É nessa segunda perspectiva que a Constituição reconhece a relevância pública das ações e serviços de saúde, e delineia um sistema único (o SUS), integrado pelas ações e serviços públicos de saúde, mas do qual também podem participar, em caráter complementar, instituições privadas. O que caracteriza esse Sistema Único de Saúde (que de modo algum é o único sistema de saúde no Brasil) é seu financiamento público. Esse sistema único de saúde estaria organizado em torno de três diretrizes: a descentralização, com direção única em cada esfera de governo; o atendimento integral; e a participação da comunidade.
Esse arcabouço não refletia as posições que à época ganhavam destaque no debate internacional sobre como deveriam ser as políticas de saúde, sobretudo nos países em desenvolvimento. Pelo contrário, após quase uma década de propostas de ajustes estruturais, de avanço das idéias neoliberais, o debate internacional parecia sugerir fortemente a redução da presença governamental, tanto na economia como em algumas questões sociais. Postura que ao final da década de 80 chegava às propostas de redução da participação do Estado na saúde, revertendo as expectativas suscitadas pela conferência de Alma-Ata. Assim, em 1987, o Banco Mundial publicava um texto provocativo, no qual afirmava categoricamente que “a abordagem mais comum para os cuidados de saúde nos países em desenvolvimento tem sido tratá-lo como um direito do cidadão e tentar prover serviços gratuitos para todos. Essa abordagem geralmente não funciona” (WORLD BANK, 1987, p. 3).
É, pois, evidente o contraste entre a posição brasileira e a posição defendida, por exemplo, pelo Banco Mundial. Mas não deixa de ser interessante registrar que, embora concebidas com perspectivas contraditórias, a proposta universalista expressa na Constituição brasileira e algumas propostas mais restritivas (como as defendidas pelo Banco Mundial nos anos 90) partilham de algumas diretrizes comuns: a defesa da descentralização e da participação popular. Isso nos leva a pensar que muitas das suas diferenças girem em torno da adesão ou não ao princípio da integralidade.

====

§ Requisitos:
(A) No trecho sobre o SUS, quais são as três diretrizes em torno das quais o sistema estaria organizado?
(B) Transcreva do trecho sobre o SUS a passagem que vai de "É nessa segunda" até "participação da comunidade.".

====

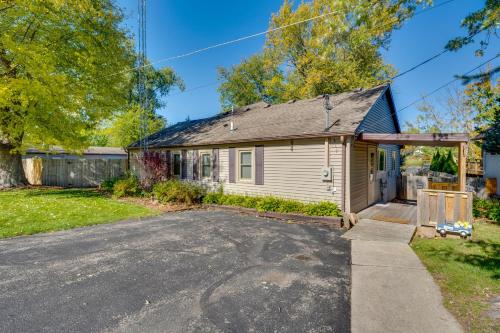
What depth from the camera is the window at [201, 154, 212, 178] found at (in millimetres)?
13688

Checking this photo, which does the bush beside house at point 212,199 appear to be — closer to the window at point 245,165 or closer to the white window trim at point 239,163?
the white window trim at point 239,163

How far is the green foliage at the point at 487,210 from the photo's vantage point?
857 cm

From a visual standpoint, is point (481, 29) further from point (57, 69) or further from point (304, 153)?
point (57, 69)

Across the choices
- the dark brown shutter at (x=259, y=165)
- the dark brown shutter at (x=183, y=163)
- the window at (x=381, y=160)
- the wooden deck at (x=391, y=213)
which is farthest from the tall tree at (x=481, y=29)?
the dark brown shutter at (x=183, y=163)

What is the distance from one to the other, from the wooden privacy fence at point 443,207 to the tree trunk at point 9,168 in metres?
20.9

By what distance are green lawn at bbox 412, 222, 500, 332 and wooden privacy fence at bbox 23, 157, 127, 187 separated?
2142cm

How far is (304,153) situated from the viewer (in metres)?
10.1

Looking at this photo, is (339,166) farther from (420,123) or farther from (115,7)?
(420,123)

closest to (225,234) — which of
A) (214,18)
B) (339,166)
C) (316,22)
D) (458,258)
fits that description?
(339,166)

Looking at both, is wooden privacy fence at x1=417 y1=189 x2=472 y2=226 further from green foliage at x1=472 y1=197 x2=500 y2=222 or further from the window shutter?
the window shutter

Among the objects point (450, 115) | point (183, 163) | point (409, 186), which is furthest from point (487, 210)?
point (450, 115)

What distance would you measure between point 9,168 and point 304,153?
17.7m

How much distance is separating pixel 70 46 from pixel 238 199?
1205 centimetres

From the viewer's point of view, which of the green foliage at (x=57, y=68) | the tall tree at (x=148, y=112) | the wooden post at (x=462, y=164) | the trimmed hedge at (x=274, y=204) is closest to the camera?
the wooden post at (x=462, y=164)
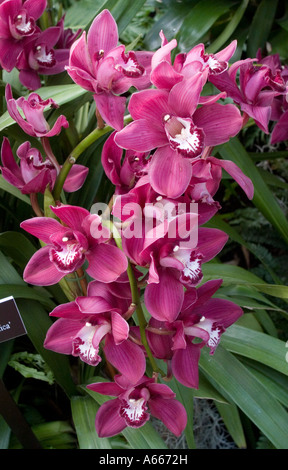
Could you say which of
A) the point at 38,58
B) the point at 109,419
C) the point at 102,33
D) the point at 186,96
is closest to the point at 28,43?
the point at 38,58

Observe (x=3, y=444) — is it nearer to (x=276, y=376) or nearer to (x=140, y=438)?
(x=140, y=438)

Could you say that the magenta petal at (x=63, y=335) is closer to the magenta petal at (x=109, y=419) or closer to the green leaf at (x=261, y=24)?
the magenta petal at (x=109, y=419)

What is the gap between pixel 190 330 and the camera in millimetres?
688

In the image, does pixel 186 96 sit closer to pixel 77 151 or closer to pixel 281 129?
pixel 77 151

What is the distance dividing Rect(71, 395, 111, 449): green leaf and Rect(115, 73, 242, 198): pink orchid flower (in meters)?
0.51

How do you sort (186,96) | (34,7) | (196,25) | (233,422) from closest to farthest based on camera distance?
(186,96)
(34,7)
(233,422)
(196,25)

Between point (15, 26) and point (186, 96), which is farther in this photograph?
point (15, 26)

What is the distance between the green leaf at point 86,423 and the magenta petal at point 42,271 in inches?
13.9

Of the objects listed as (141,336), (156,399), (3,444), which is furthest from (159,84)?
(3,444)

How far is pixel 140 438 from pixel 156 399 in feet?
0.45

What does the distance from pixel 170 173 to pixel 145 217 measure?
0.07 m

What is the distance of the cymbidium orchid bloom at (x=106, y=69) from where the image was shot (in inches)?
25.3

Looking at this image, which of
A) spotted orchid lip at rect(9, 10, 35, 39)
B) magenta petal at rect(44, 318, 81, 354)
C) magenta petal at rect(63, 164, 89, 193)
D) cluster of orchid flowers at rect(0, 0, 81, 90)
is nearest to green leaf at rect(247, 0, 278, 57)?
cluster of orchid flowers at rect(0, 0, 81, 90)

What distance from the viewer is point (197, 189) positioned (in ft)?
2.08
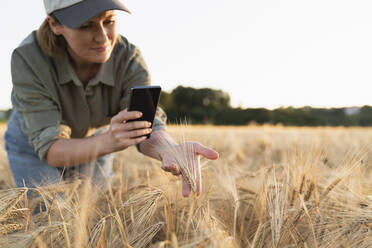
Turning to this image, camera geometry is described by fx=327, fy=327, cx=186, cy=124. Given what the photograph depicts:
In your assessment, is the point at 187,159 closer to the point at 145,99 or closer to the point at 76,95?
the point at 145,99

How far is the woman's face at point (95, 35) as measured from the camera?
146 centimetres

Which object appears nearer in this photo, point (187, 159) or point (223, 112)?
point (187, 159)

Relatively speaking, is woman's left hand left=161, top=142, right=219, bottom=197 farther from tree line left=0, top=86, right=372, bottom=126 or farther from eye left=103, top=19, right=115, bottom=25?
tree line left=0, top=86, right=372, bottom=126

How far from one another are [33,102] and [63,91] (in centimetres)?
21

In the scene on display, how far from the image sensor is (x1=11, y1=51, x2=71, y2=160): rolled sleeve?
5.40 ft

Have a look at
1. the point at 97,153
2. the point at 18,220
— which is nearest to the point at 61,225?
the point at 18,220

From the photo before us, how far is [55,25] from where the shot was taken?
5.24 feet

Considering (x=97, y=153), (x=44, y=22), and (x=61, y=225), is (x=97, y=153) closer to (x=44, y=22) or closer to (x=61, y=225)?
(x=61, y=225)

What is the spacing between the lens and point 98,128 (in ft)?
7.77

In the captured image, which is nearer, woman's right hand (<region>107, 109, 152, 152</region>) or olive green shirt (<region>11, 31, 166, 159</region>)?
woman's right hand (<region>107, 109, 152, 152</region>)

====

§ Respostas:
(A) A descentralização, com direção única em cada esfera de governo, o atendimento integral e a participação da comunidade.

(B)
É nessa segunda perspectiva que a Constituição reconhece a relevância pública das ações e serviços de saúde, e delineia um sistema único (o SUS), integrado pelas ações e serviços públicos de saúde, mas do qual também podem participar, em caráter complementar, instituições privadas. O que caracteriza esse Sistema Único de Saúde (que de modo algum é o único sistema de saúde no Brasil) é seu financiamento público. Esse sistema único de saúde estaria organizado em torno de três diretrizes: a descentralização, com direção única em cada esfera de governo; o atendimento integral; e a participação da comunidade.